Baker was a known lover of the color purple when he was alive, and his apparition similarly is known for being clad in purple as he darts through the lobby. Where he’s off to, no one knows, maybe down to the basement morgue…
Mysteries in the Morgue
Baker’s old hospital morgue in the hotel’s basement is another noted paranormal hotspot. A frequent stop on ghost tours of the hotel, the old morgue still shows off some old specimen containers and other mysterious medical artifacts from Baker’s time running the building.
It’s also an area where people report strange, overwhelming feelings of unease, and even mild sickness. Of course, these odd events quickly fade once people leave the area of the old morgue.
Crescent Hotel’s Spooky Nurse
Norman Baker isn’t the only supposed remnant of the hotel’s past as a cancer hospital. Some visitors claim to see the figure of a 1930s nurse pushing an old metal gurney through the hotel’s hallways. No one knows just who she is, but many have claimed to see her.
Plenty more, while not spotting her, have sworn they heard the sound of a metal gurney squeaking up and down the halls at night. Perhaps the spirit of this unknown nurse is stuck making her daily rounds forever.
The Haunted Hotel of Eureka Springs
The 1886 Crescent Hotel & Spa keeps busy as Eureka Springs’ most beloved historic hotel.

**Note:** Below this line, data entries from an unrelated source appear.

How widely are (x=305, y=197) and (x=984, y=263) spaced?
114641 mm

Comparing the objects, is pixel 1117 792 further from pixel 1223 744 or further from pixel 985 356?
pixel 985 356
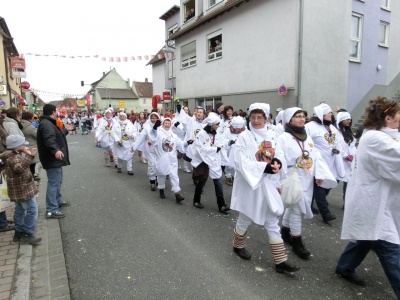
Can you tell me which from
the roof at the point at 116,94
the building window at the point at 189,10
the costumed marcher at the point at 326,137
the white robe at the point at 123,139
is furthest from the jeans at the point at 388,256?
the roof at the point at 116,94

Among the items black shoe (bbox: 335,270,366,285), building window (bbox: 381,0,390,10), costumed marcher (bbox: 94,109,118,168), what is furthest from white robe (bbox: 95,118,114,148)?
building window (bbox: 381,0,390,10)

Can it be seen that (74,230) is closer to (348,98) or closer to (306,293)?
(306,293)

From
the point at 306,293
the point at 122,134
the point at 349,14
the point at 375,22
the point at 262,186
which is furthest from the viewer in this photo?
the point at 375,22

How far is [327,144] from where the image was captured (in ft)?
17.5

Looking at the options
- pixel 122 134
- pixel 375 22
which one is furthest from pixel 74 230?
pixel 375 22

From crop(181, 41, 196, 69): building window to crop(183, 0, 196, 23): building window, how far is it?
86.5 inches

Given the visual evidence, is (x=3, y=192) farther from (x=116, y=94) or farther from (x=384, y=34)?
(x=116, y=94)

While tourists are no longer visiting for the supposed curative properties of the local water, the small town offers plenty of things to entice visitors in need of a quiet, historic getaway down south.
Of course, the endless ghost stories help bring in more paranormal enthusiasts to the Crescent Hotel all the time.
Though you can’t book a full ghost hunt of the whole building (they are an active hotel, after all), Crescent Hotel offers a broad variety of ghost tours and ghost-centric stay packages for their especially spooky guests.
Whether you’re looking for a picturesque southern escape, or a scenic and haunting adventure, Crescent Hotel might be the place for you. Just don’t let the Victorian-era steward show you to your room, you’ll likely end up in the wrong one. Though if Morris the ghost cat beckons you, follow him. He might show you to hotspots only a General Manager would know.